Interactive video and sound performance system
Arduino, XBee Radios, Wearable Sensors, Video Projection, Processing, Csound

In collaboration with Jessica Kee, Sachiko Murakami, and Adam Owen. Original concept, system design and construction, generative sound design, interactive video processing and visual design by Hector Centeno.
bodyForTheTrees utilizes wearable sensors that convert the movements of a performer into video animations and generative sound. The system consists of a flex sensor on one of the performer's knees, two distance sensors in the palms of the hands and an orientation sensor on the top of the head. The orientation movements are also translated into a variation of colour in the RGB LEDs worn on the back of the hands and the background of the scene in the video projection.

Project details

 Kensho Spoons

Art object. 3D Printed prototype
Rhino, Brazil Renderer

3D design and prototype fabricated in nylon of a pair of spoons as art objects.
In the Zen Buddhist tradition, Kenshō means “seeing into one’s true nature”. It is a short instant of realization or enlightenment. A moment where all the perceptual barriers collapse and a true sense of oneness is achieved. To the practitioner, this glimpse can occur at any moment and while performing everyday life activities. It can happen at the instant a spoonful of food is about to be emptied into one’s mouth. It is the sudden realization that there is no separation. We become what we eat, we become that which is eaten. The self/other dichotomy dissolves.
These two spoons represent our body, manifested in the shape of two of our main organs: heart and stomach. These are represented without any stylization but in their most crude, anatomical appearance. When the spoons are overlapped, the organs align to resemble their position in the human body. The body of the spoon is hollow so any liquids placed on its bowl can be ingested by the handle via a connecting duct.

 Endless Fall

Mobile Virtual Reality Game Prototype

Endless Fall is a virtual reality game for the Google Cardboard viewer (or similar). The game is intended to be played laying down and facing up. The player falls backwards while trying to "grab" at floating objects (clouds) by looking at them to momentarily stop the fall. The objective of the game is to prolong the fall as long as possible without reaching the ground. Falling cows can push the player down but looking at one of the two flying birds will give her a strong push up (with the danger of falling down faster!).

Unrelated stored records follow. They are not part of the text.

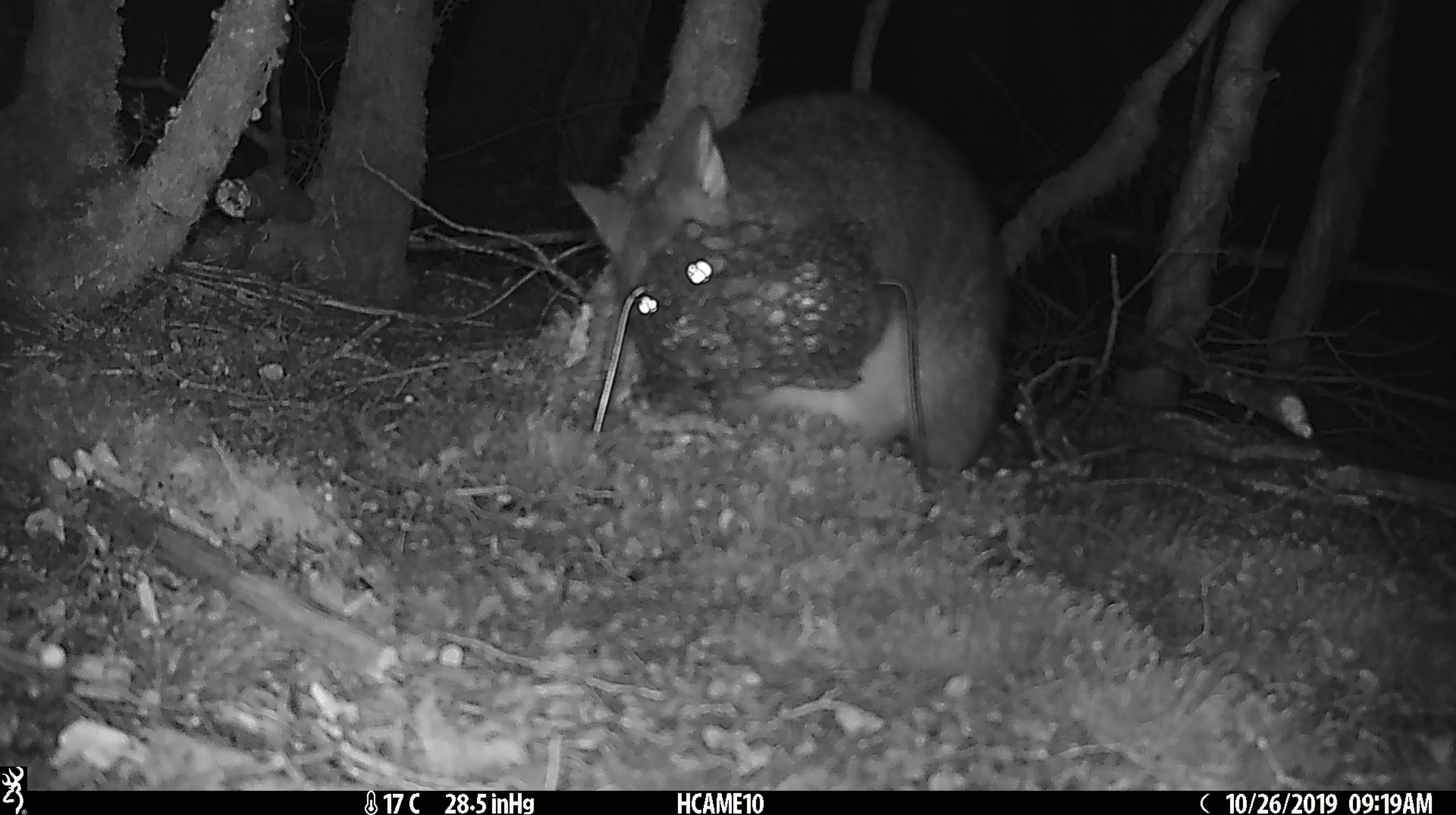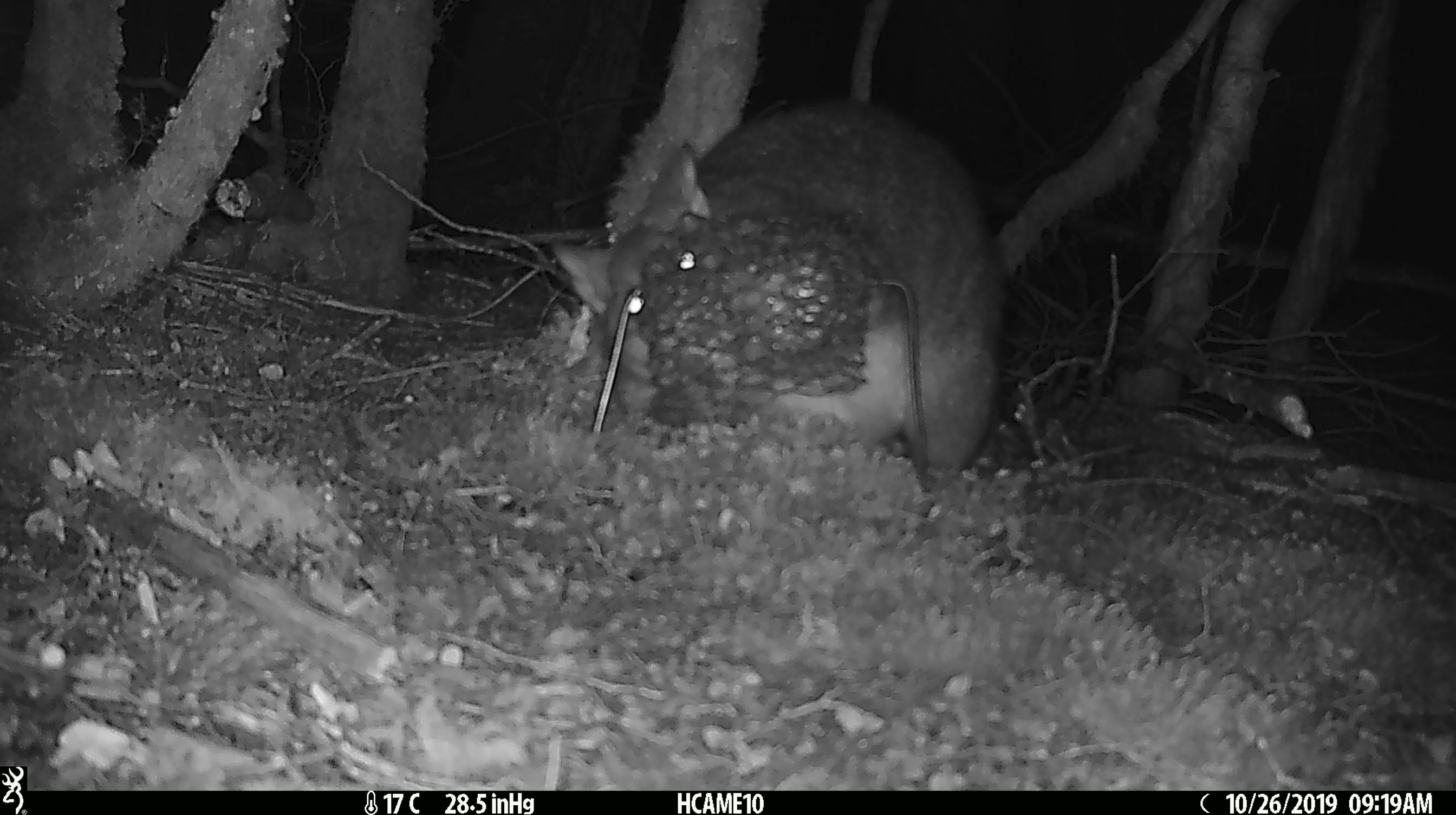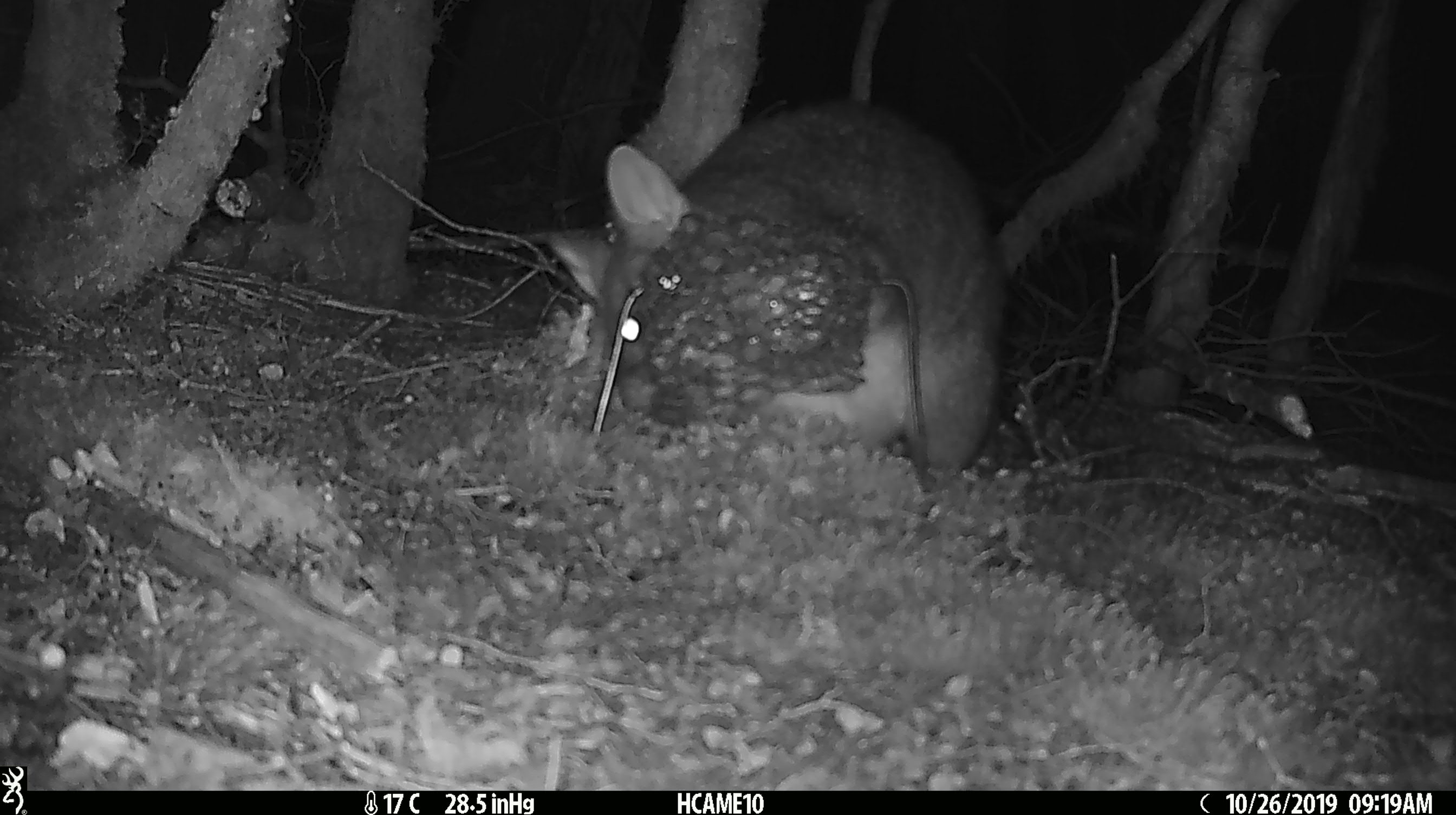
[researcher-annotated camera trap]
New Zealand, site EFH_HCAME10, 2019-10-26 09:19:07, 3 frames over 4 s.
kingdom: Animalia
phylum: Chordata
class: Mammalia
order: Diprotodontia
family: Phalangeridae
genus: Trichosurus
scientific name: Trichosurus vulpecula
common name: common brushtail possum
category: possum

 The Safe House - Nectar VR Experience

Mobile Virtual Reality Experience

This VR experience for the Google Cardboard viewer is part of a larger project that included the creation of a fictional world set in the future (created by Tatiana Jennings and Hart Sturgeon-Reed). Different story lines emerged from the world and this VR experience represents an instance in one of them. The user can explore the environment and read messages exchanged between three of the characters. The sound design was made using two of my previous sound art pieces.